Original due date, November 3rd. Now, November 14th but according to two ultrasounds. Okay, fine, the only issue now is guess what? I'm also having a scheduled c-section which the doctor wants to do at 39 weeks, I'm still fighting for 38 because yeah, that places d-day on November 7th. A Monday. Problem? Not unless your firstborn is having a birthday the NEXT DAY! I know it sounds dumb, I just want them to have their own special birthday though some would say its fun to share. Anyways, the real problem is that I want an even birthday. Yeah I know. I like even numbers better- Caleb was born on the 8th which is my lucky number actually. Point is really that Phillip's birthday is on the 16th. Mine is on the 26th. Caleb's is on the 8th. If any of those weren't even I wouldn't care. Just don't want the babe to be the odd man (or woman) out ya know?

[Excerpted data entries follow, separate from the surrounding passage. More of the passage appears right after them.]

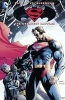 Batman vs. Superman: The Greatest Battles (Hardcover) - Turtleback Books Photo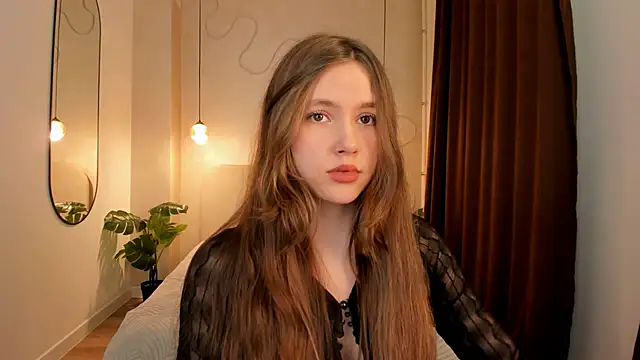 MaryannSoftt online show from 12/02/25, 03:36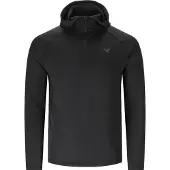 Virtus ALLISTER Funktionsshirt in schwarz, Größe XXL
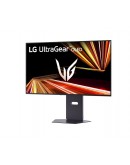 Монитор LG 32GX850A-B, 31.5, UltraGear OLED, 0.03ms, AG, U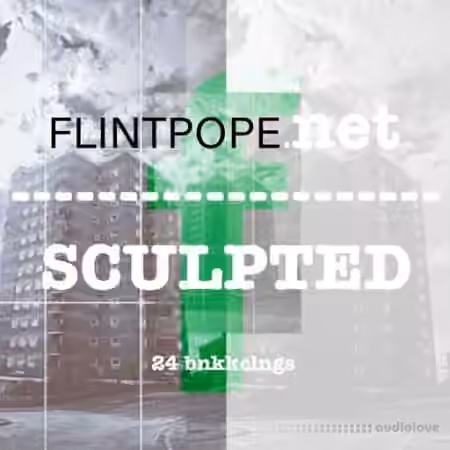 Flintpope SCULPTED [WAV]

I know, I'm crazy. Pregnancy does that to ya.
Think my doc will go for my logic?
Can I also just throw out there that October 20th is the week of Phil's fall break? And my brother's that still lives with my mom? It would seriously make things so much easier haha. That's when I originally thought the baby would be born. This is what happens when you plan ahead!!!

Friday, May 13, 2011

It's True!


We're having an addition to our family this year! This blog is going to cover a lot. My thoughts, complaints, appointments, milestones, and anything else I want! I need to talk about this pregnancy- although I knew about it in advance, it's still a big deal for us and especially me, so I have a lot to say. I know some people DO NOT like hearing the blah blah blah bladdity blah of pregnancy, so this is where I get to do that and you can tune in if you'd like! Our family blog will still be kept current- well, as much as possible. I may post on this blog everyday- I may post on it once a month- it's really determined by how I feel on a case by case basis. So yes, I am pregnant and this is my crazy adventure through it!